Курт заговорил о своих любимых книгах, оказавших на него влияние, но мы с Харли зашикали, что Пифагор может надеть свои штаны на голову, и дружно перешли на Шекспира. Особенно интересна была нам проблема шекспировских поединков, очень уж много говорили герои, орудуя шпагами. «Так и в постели не всякий раз поговоришь, не то что во время драки насмерть!» – тыча обличающим перстом в Тима Питерса, ораторствовал Харли.
Обсосав косточки старику Шекспиру, мы оставили литературную ниву и перешли к парусам, морякам, штормам, выпили за семь футов под килем, за попутные ветра и прочие прелести походной жизни, потрепались о путешествиях и путешественниках, слегка затронули эпоху великих географических открытий и к трем часам ночи разбрелись, наконец, по спальням.

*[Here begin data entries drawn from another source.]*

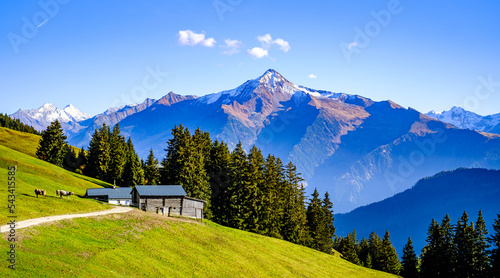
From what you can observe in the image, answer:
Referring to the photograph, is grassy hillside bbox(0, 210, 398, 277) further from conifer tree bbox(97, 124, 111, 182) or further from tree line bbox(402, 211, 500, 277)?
conifer tree bbox(97, 124, 111, 182)

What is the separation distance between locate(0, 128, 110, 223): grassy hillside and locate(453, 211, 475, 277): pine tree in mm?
69343

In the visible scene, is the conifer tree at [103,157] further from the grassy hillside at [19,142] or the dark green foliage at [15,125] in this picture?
the dark green foliage at [15,125]

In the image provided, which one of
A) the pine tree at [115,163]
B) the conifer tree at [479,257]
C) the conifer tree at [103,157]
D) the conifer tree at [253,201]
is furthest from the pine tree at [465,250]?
the conifer tree at [103,157]

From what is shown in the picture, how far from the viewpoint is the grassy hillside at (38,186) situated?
157ft

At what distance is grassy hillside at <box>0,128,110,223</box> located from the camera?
47.8 metres

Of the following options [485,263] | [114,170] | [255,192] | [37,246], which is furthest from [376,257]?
[37,246]

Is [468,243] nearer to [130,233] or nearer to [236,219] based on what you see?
[236,219]

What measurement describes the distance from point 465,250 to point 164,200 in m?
61.1

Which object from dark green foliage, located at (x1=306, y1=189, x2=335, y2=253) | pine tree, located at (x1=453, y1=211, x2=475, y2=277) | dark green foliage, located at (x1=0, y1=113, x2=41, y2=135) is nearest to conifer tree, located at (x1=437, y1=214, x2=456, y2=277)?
pine tree, located at (x1=453, y1=211, x2=475, y2=277)

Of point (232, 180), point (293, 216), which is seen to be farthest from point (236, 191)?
point (293, 216)

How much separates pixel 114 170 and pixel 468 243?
88.5 meters

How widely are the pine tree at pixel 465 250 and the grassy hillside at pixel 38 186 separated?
228ft

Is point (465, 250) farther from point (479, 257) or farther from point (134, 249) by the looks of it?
point (134, 249)

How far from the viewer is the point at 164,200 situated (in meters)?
70.1
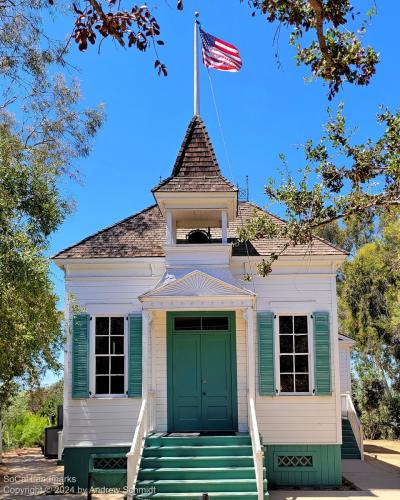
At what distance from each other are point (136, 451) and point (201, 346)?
3161 millimetres

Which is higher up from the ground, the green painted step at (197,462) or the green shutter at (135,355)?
the green shutter at (135,355)

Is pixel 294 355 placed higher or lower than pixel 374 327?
lower

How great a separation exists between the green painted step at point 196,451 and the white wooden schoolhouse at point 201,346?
861 mm

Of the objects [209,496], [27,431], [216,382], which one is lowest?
[27,431]

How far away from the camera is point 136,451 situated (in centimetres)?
1134

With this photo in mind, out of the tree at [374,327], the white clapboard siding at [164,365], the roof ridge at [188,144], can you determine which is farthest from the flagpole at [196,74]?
the tree at [374,327]

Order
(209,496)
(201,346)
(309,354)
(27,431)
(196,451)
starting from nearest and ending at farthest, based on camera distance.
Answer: (209,496), (196,451), (201,346), (309,354), (27,431)

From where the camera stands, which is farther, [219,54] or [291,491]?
[219,54]

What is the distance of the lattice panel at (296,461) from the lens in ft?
44.8

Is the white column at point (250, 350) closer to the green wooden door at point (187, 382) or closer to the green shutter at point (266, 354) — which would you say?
the green shutter at point (266, 354)

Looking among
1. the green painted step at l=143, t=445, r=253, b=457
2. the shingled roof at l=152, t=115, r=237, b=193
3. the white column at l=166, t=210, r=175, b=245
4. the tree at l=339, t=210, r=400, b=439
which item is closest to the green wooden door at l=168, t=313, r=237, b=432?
the green painted step at l=143, t=445, r=253, b=457

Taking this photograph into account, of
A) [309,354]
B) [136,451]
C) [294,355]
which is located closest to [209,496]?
[136,451]

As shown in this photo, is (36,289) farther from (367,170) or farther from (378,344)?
(378,344)

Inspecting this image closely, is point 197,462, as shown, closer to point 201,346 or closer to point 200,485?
point 200,485
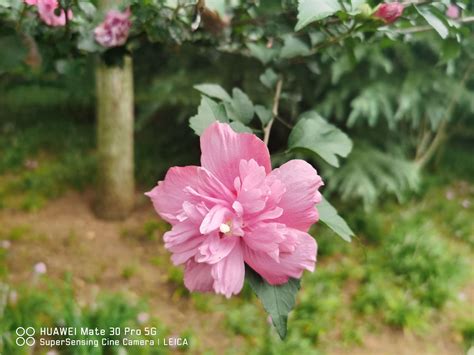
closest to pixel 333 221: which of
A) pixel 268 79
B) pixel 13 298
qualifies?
pixel 268 79

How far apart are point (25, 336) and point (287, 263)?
1222 millimetres

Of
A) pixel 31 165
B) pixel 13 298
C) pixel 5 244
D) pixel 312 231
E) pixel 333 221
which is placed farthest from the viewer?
pixel 31 165

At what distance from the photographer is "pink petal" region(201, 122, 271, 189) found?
489 millimetres

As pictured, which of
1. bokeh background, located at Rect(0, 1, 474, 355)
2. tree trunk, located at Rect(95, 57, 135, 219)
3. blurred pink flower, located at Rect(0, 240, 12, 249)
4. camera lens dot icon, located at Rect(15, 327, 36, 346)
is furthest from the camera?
tree trunk, located at Rect(95, 57, 135, 219)

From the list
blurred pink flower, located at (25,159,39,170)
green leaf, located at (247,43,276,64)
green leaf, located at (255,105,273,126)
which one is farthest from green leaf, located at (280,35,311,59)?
blurred pink flower, located at (25,159,39,170)

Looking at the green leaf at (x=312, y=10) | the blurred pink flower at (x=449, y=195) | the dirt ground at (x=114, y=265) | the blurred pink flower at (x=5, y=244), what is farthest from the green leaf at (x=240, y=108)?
the blurred pink flower at (x=449, y=195)

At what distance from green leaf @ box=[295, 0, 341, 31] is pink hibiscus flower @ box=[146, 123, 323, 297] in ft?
0.52

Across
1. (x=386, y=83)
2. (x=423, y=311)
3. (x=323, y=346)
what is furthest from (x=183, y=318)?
(x=386, y=83)

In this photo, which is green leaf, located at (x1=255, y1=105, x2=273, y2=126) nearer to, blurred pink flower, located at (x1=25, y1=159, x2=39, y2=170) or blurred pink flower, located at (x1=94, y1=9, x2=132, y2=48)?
blurred pink flower, located at (x1=94, y1=9, x2=132, y2=48)

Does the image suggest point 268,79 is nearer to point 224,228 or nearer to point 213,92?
point 213,92

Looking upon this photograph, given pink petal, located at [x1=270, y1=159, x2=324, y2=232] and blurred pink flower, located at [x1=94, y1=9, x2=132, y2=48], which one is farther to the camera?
blurred pink flower, located at [x1=94, y1=9, x2=132, y2=48]

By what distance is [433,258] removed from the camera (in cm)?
Answer: 217

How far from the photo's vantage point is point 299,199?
1.57ft

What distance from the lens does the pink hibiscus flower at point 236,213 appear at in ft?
1.51
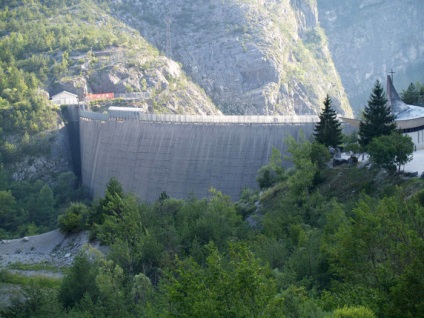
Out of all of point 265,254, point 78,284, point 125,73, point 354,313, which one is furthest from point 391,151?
point 125,73

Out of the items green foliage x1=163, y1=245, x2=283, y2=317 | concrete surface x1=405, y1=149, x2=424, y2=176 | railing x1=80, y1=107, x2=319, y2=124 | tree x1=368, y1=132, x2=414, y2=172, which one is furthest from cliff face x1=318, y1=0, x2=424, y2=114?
green foliage x1=163, y1=245, x2=283, y2=317

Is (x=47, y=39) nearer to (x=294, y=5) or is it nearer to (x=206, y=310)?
(x=294, y=5)

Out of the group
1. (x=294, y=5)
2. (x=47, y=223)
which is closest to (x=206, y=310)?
(x=47, y=223)

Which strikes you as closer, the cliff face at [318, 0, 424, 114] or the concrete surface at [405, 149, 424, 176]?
the concrete surface at [405, 149, 424, 176]

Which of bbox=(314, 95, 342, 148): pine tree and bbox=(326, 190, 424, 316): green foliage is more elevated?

А наутро мы с Мак-Фениксом погрузились в шлюпку, и взревел мотор, и я мимолетно удивился, что Харли не пошел нас провожать, и Тим Питерс стоял на берегу, закрывая лицо капюшоном – от ветра. Я был накачан порошками от морской болезни, но все равно желудок подскакивал куда-то к горлу и обратно, пока наше суденышко карабкалось с волны на волну.

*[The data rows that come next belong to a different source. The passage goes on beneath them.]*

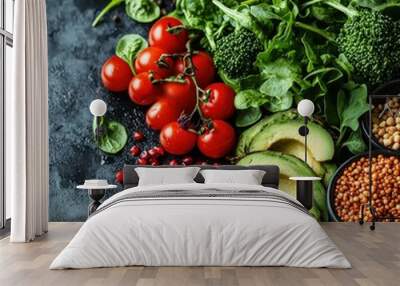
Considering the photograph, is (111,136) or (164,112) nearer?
(164,112)

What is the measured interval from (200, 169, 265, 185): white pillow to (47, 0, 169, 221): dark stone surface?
1134mm

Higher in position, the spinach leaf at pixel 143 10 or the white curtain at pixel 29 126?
the spinach leaf at pixel 143 10

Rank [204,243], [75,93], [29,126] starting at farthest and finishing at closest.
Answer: [75,93] < [29,126] < [204,243]

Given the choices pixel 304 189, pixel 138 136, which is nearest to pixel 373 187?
pixel 304 189

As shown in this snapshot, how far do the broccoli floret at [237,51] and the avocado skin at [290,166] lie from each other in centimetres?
87

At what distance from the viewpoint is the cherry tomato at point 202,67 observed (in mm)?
6551

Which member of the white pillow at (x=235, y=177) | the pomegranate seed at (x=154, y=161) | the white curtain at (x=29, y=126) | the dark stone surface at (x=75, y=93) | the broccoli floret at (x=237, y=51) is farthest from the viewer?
Result: the dark stone surface at (x=75, y=93)

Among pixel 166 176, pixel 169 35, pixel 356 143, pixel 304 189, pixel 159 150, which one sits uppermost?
pixel 169 35

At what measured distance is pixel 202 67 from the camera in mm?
6547

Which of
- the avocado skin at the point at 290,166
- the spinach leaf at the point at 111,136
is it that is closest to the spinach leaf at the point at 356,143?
the avocado skin at the point at 290,166

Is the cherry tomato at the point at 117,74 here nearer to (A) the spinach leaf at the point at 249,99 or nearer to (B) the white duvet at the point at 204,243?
(A) the spinach leaf at the point at 249,99

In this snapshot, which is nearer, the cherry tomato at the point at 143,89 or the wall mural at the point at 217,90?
the wall mural at the point at 217,90

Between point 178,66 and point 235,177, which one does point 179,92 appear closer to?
point 178,66

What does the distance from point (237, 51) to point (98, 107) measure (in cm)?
150
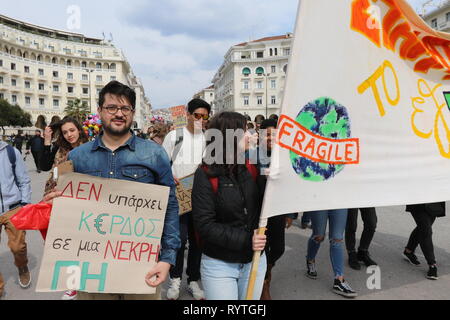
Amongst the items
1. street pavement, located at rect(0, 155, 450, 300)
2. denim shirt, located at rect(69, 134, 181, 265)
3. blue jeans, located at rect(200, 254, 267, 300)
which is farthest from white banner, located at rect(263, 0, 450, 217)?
street pavement, located at rect(0, 155, 450, 300)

Мотор нашей лодки не всегда погружался в воду, но мы упорно двигались от берега, пользуясь отливом, все ближе и ближе к роскошной красавице-яхте с зарифленными парусами; и я, наконец, смог разглядеть ее название.
Белокрылый бриг Мак-Феникса назывался «Александра».
***
Море… Море мечется и ревет, и выгибает спину, подкидывая бриг точно игрушку на ладони. Холодно, и ветрено, и сыро от взлетающих соленых брызг, окатывающих палубу от бушприта до кормы, но впервые за неделю солнечно настолько, что он мечтает об очках. Глаза болят, вот странно, светобоязнь отпустила, но солнце, отражаясь от воды, почти слепит, и что-то режет, мешая смотреть, и слезы текут от ветра, если повернуть голову.
Он не поворачивает головы, хотя искушение велико. Он просто смотрит вперед, сжимая мерзлыми пальцами штурвал, подставляет ветру широкую спину, и тот треплет длинные волосы, точно знамя.
По Северному морю, вдоль побережья, сквозь бури и холод, и дожди; сентябрь ожидаемо беспокойный, какой-то яростный, пронзительный сентябрь, но неожиданно спокойно на душе, хотя только маньяк или безумец решится путешествовать под парусами в такую погоду.
Что ж, скрывать тут нечего, и стыдиться тут нечего. Он и есть маньяк. Так говорит психиатр, и он склонен ему верить.
Где-то там, наверху, вцепился в мачту его лечащий врач и пытается вместе с командой взять рифы. Психиатр подобрался под стать пациенту, такой же безумец и маньяк.